____ SUPPLIED MATERIAL
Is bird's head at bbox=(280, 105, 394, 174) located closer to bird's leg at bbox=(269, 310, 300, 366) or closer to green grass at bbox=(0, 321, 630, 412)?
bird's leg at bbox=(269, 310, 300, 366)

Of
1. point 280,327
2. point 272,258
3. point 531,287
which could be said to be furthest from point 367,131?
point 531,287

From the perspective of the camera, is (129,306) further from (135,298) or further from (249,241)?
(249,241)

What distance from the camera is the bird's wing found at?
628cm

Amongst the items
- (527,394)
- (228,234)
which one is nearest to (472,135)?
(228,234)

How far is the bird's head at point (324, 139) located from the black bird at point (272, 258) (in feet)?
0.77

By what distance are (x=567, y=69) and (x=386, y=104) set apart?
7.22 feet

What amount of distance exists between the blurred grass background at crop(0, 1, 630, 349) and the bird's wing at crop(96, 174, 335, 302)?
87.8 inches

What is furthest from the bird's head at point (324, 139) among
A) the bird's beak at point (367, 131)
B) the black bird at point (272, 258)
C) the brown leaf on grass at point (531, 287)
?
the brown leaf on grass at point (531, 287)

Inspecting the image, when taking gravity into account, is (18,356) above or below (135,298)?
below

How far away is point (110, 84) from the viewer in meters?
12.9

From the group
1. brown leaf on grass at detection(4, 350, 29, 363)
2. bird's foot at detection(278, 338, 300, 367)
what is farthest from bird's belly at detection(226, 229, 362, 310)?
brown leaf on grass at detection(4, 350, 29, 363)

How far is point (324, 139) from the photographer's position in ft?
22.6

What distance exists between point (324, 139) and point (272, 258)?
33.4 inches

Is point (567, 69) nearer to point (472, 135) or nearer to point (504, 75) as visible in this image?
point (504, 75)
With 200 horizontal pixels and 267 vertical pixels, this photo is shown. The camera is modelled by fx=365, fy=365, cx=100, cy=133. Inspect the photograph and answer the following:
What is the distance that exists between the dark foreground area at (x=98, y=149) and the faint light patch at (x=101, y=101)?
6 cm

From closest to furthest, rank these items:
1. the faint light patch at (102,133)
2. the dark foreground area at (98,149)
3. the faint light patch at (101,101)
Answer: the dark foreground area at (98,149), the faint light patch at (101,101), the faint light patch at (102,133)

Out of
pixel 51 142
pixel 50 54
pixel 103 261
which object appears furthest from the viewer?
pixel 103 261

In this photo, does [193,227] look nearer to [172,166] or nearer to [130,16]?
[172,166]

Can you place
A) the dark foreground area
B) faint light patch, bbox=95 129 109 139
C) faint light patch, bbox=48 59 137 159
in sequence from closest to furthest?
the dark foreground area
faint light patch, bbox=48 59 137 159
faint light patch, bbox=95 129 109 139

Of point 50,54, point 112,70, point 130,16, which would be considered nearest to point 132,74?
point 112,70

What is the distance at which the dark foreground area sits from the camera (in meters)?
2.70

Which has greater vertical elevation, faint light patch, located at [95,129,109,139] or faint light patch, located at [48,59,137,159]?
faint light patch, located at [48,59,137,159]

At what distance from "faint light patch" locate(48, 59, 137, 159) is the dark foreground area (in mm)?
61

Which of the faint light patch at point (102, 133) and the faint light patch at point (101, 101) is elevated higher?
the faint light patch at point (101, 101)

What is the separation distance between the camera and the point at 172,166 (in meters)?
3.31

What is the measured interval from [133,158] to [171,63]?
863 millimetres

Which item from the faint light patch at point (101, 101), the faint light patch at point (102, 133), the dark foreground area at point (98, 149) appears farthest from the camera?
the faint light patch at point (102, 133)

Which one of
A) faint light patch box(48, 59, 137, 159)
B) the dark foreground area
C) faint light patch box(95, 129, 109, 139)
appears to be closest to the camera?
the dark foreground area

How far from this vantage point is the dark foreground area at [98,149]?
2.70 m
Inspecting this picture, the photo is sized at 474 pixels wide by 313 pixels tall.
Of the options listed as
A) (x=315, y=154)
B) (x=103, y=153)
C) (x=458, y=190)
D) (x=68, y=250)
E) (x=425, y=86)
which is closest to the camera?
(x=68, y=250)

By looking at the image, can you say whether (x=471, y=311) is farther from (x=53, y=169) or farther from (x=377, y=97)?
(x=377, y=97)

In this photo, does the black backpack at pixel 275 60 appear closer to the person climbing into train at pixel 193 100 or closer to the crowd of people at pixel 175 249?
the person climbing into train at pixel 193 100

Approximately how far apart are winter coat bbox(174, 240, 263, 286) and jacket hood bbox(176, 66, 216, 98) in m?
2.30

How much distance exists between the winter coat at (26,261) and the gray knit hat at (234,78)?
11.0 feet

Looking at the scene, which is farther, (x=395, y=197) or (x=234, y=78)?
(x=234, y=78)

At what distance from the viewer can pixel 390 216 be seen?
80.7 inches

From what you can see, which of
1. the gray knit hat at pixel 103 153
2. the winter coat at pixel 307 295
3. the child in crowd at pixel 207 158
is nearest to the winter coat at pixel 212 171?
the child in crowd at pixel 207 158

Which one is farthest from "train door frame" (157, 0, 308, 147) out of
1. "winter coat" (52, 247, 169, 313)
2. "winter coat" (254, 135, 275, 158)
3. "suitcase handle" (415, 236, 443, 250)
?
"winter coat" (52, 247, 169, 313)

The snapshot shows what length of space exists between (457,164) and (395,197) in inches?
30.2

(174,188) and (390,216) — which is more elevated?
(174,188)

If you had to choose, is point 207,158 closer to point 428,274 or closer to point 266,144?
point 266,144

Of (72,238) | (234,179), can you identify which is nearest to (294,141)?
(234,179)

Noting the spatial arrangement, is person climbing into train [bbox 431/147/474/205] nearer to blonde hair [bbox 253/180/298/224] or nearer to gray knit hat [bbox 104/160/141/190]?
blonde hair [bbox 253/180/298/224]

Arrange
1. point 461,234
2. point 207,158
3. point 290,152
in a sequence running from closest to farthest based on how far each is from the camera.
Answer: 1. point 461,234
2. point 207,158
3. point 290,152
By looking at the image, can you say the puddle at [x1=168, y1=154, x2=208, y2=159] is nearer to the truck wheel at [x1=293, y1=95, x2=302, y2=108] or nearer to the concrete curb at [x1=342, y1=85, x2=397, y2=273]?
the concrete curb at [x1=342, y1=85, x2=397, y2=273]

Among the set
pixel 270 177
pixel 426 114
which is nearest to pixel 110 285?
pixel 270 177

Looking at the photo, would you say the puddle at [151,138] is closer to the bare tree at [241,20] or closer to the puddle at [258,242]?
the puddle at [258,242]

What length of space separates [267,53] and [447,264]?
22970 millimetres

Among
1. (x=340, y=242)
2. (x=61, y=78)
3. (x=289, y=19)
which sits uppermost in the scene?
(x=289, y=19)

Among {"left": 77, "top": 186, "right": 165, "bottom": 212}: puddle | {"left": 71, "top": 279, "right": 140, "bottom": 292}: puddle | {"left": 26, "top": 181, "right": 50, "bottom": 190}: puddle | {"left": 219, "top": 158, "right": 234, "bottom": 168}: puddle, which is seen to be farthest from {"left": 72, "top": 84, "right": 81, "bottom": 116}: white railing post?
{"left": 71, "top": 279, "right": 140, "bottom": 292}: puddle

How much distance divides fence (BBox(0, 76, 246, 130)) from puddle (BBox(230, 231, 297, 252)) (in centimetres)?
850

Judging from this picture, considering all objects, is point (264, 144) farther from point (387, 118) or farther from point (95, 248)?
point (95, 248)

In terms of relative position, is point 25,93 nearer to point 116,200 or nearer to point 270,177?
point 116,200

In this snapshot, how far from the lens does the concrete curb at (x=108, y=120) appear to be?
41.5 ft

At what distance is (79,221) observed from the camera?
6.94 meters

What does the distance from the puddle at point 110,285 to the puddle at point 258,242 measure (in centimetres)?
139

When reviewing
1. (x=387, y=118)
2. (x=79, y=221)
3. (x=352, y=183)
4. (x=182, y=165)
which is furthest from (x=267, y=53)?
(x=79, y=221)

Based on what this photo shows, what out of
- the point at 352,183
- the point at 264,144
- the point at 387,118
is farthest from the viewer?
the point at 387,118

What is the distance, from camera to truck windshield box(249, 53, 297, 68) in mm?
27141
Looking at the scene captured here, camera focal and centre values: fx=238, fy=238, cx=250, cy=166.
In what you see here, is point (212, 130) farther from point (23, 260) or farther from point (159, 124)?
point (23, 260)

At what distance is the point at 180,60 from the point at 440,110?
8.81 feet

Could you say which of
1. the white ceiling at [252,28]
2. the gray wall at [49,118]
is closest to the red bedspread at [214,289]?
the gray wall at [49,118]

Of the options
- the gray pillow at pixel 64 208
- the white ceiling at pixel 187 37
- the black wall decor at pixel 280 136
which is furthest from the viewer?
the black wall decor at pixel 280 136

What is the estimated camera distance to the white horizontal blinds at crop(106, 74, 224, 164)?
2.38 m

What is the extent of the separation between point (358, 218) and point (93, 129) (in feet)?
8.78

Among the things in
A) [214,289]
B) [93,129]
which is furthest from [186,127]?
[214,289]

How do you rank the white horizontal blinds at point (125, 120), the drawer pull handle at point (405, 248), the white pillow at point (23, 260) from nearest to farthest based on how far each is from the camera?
________
Only the lines from the one holding "Based on what this photo shows, what out of" through the end of the listing should be given again, exactly and with both ends included.

Based on what this photo shows, what out of
- the point at 352,183
- the point at 264,144
- the point at 387,118
is farthest from the viewer?
the point at 387,118

What is the distance, from camera to truck windshield box(249, 53, 297, 68) in mm?
27141
Looking at the scene captured here, camera focal and centre values: fx=238, fy=238, cx=250, cy=166.
In what you see here, is point (212, 130) farther from point (23, 260) or farther from point (159, 124)?
point (23, 260)

At what distance is the point at 180,60 from the point at 440,110?
8.81 feet

Could you say which of
1. the white ceiling at [252,28]
2. the gray wall at [49,118]
is closest to the red bedspread at [214,289]?
the gray wall at [49,118]

Of the options
- the gray pillow at pixel 64 208
- the white ceiling at pixel 187 37
- the black wall decor at pixel 280 136
which is furthest from the viewer?
the black wall decor at pixel 280 136

What is the estimated camera distance to the white horizontal blinds at crop(106, 74, 224, 164)?
2.38 m

What is the extent of the separation between point (358, 218) and point (93, 129) (in feet)?
8.78

Among the things in
A) [214,289]
B) [93,129]
which is furthest from [186,127]?
[214,289]

How do you rank the white horizontal blinds at point (125, 120), the drawer pull handle at point (405, 248), the white pillow at point (23, 260) from nearest to farthest based on how far each is from the camera?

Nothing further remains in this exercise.